Rolling Downhill, Too Fast

Lesson 5 fit a linear model by “minimizing squared error” without saying how the minimizing weights get found. For most models (anything past simple algebra), the answer is gradient descent.

Picture the loss surface: plot the loss (how wrong the model is) against its weight(s). For a single weight w, that’s a curve; a classic one is a smooth bowl, like L(w) = (w − 3)² — its minimum sits at w = 3, where the loss is zero. Gradient descent finds that minimum without ever “seeing” the whole bowl: it computes the gradient (the slope, dL/dw) at the current point, and steps in the opposite direction — downhill — by an amount controlled by the learning rate η:

w_new = w_old − η · (dL/dw)

For L(w) = (w − 3)², the derivative is dL/dw = 2(w − 3).
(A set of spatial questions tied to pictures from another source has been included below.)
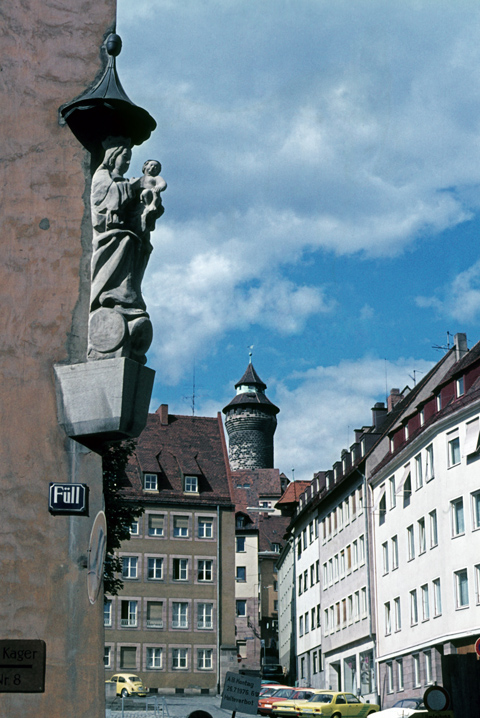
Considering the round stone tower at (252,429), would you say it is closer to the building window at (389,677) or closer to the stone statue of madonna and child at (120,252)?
the building window at (389,677)

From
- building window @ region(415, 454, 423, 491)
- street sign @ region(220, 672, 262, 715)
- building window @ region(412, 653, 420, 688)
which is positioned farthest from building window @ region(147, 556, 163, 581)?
street sign @ region(220, 672, 262, 715)

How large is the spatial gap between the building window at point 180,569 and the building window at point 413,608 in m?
23.8

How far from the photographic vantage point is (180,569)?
2525 inches

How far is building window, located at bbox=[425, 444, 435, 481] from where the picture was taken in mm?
40725

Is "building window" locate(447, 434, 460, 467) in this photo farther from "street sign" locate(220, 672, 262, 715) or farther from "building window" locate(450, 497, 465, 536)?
"street sign" locate(220, 672, 262, 715)

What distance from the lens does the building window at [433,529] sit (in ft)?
131

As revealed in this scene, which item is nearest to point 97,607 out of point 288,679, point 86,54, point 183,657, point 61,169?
point 61,169

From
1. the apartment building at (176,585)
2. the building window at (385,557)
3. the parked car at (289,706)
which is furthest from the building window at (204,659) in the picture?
the parked car at (289,706)

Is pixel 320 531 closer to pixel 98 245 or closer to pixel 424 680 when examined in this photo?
pixel 424 680

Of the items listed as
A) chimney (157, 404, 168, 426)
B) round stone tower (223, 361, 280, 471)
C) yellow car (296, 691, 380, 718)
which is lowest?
yellow car (296, 691, 380, 718)

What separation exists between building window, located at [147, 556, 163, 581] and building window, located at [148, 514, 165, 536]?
5.57 feet

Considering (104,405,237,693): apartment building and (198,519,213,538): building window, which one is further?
(198,519,213,538): building window

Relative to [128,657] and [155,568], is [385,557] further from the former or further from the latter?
[128,657]

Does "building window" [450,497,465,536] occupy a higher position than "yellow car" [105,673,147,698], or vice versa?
"building window" [450,497,465,536]
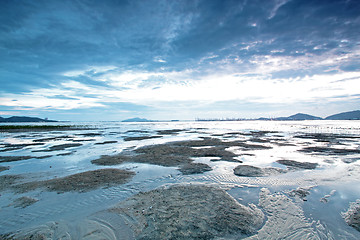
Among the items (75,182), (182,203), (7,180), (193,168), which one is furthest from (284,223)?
(7,180)

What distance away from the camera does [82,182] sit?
10.9m

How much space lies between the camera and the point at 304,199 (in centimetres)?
832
Starting at w₀ = 0 with η = 1.5, trace it by hand:

w₁ = 0 − 1.5 × 2×(0 − 3) = 0 − 1.5×(−6) = 9
w₂ = 9 − 1.5 × 2×(9 − 3) = 9 − 1.5×12 = 9 − 18 = −9
w₃ = −9 − 1.5 × 2×(−9 − 3) = −9 − 1.5×(−24) = −9 + 36 = 27

The true minimum is at w = 3. These values are 0, 9, −9, 27 — swinging further from 3 every step, not closer. What does this trace tell you about the learning rate?